Firmanın Ar-Ge Müdürü Cem Yiğit, dünyada gelişmekte olan teknolojileri firmalarına uyarlamak gerektiğinde yeni teknolojiler geliştirmek ve Türkiye’ye katma değer sağlamak amacıyla iki yıldır Ar-Ge merkezi faaliyetleri yürüttüklerini söyledi. 

KALİFİYE ELEMAN YETİŞTİRECEK

Pimsa Otomotiv Ar-Ge Merkezi bünyesinde yaptıkları ve yapacakları faaliyetlerle sektörde lider konumda olmak ve Türkiye’yi sektörde üst sıralara taşımak hedefinde olduklarını kaydeden Yiğit, sözlerini şöyle sürdürdü: “Yaptığımız çalışmalardan inovatif ürünler elde edip regülasyonları takip ederek, düşük emisyonlu ve düşük yoğunluklu parçalar üretmektir. Biz çağın gereklerine uyum sağlamak adına sistemli bir araştırma ve geliştirme ağının kurulması gerektiğine inanıyoruz. Bu nedenle yaptığımız çalışmaların sadece firmamız için değil, aynı zamanda sektörümüz ve ülkemiz için de inovatif, çözüm odaklı ve ilerletici olmasını hedefliyoruz.”

Yiğit, firmalarına kazandırmayı amaçladıkları değerlerden birinin de istihdam hedefleri doğrultusunda Ar-Ge merkezlerinde nitelikli personel yetiştirmek olduğunu ifade etti.

“AR-GE’NİN BİR KÜLTÜR OLDUĞUNA İNANIYORUZ”

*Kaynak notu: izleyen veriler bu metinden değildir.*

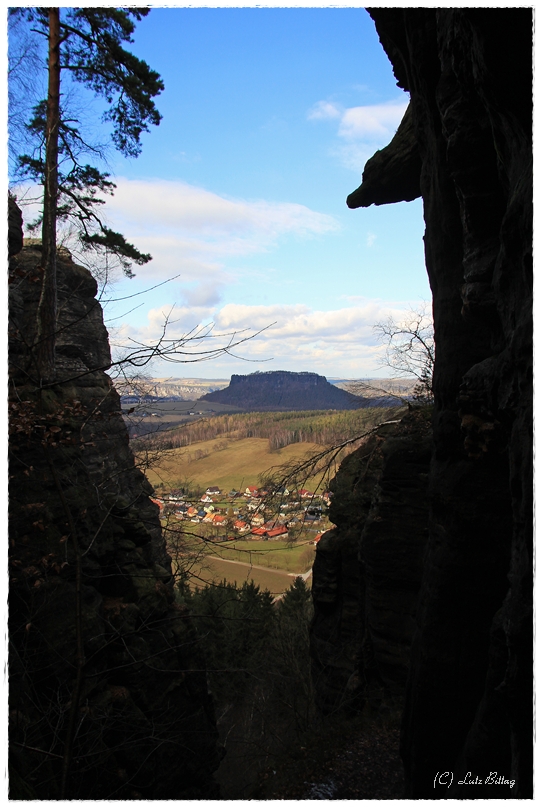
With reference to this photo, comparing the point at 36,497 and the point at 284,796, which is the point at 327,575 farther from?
the point at 36,497

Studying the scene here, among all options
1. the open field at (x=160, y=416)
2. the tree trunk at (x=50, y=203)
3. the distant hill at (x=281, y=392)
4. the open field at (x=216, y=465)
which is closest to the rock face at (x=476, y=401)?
the open field at (x=216, y=465)

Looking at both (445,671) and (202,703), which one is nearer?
(445,671)

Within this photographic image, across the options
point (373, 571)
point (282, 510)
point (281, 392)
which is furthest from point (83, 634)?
point (281, 392)

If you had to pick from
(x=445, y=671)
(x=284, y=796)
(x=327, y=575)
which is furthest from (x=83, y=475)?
(x=327, y=575)
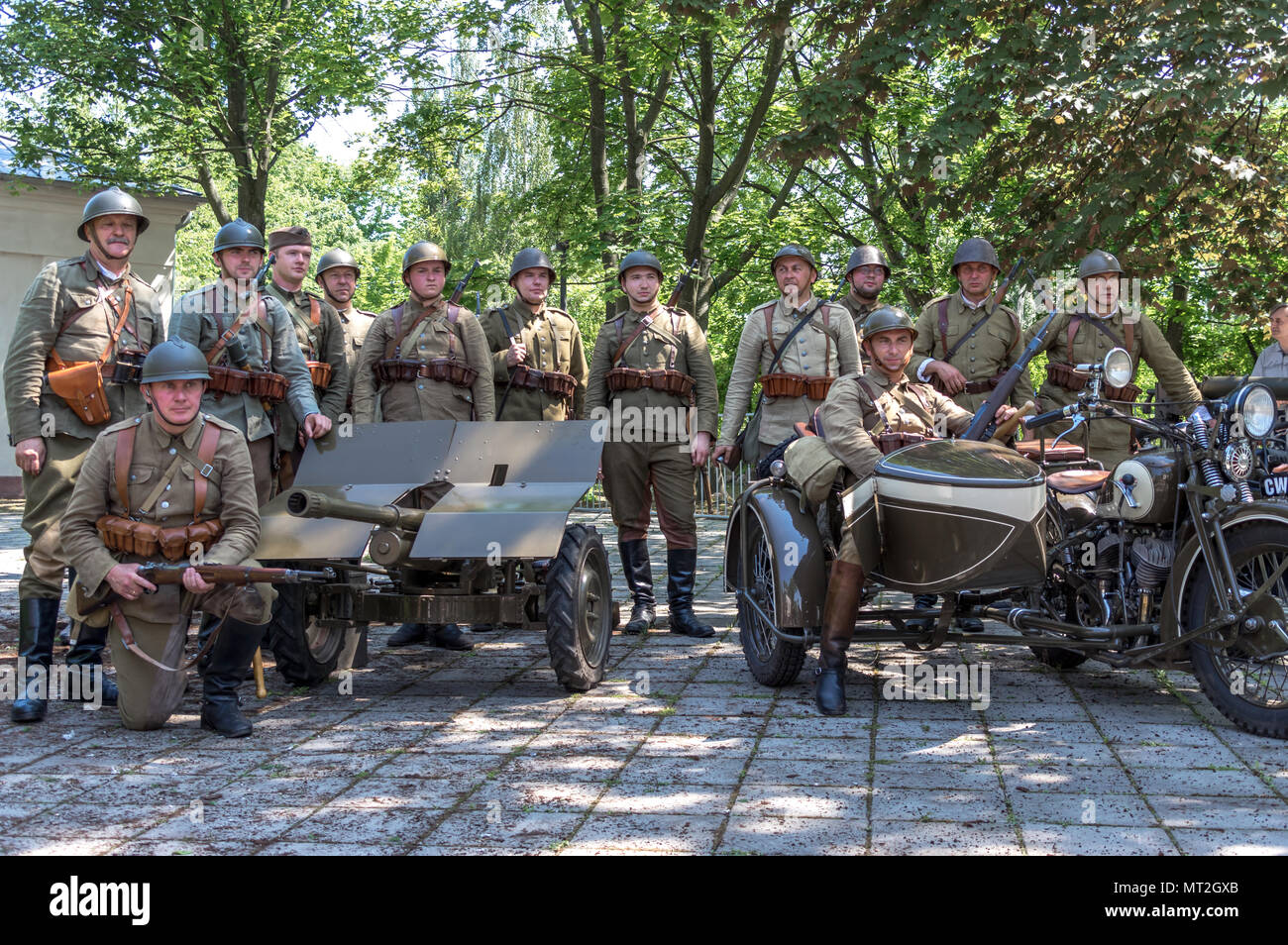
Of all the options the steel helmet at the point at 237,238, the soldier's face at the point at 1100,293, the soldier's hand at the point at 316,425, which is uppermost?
the steel helmet at the point at 237,238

Araştırma geliştirmenin bir kültür olduğuna inandıklarını belirten Yiğit, “Firmanın söz konusu kültürü oluşturması demek kolaylıkla sektörü takip edebilmesi, gelişmelere ayak uydurabilmesi, aldığı devlet teşvikleri sayesinde rahat bir şekilde çalışmalar gerçekleştirerek katma değerli ürün ve hizmet üretebilmesi demektir. Ar-Ge merkezi sayesinde oluşturulan bu katma değerli ürünler, firma bazında ve ulusal bazda hem bilgi birikimi hem de ciro olarak katma değer sağlamaktadır. Ayrıca sanayi, Ar-Ge merkezleri ve üniversitelerle yapılan çalışmaları arttırarak patent ve nitelikli projeler oluşturmak da firma için önemli bir katma değer sağlamaktadır.” dedi.

Türkiye’nin teknolojik ve bilimsel açıdan gelişebilmesi için devletin kaynaklarını bu yönde kullanmasının olumlu olduğunu vurgulayan Yiğit, sözlerini şöyle tamamladı: “Bu sayede özellikle küçük ve orta ölçekli işletmeler rahatlıkla Ar-Ge projeleri çıkarabilecek, büyük ölçekli işletmeler de bilgi birikimlerini ve cirolarını arttırabilecek yeni çalışmalar yapabileceklerdir. Oluşan network ağıyla da iş birliklerine ve açık inovasyona kolaylık sağlanarak, firmalar arası çalışmaların desteklenmesi mümkün olacaktır.”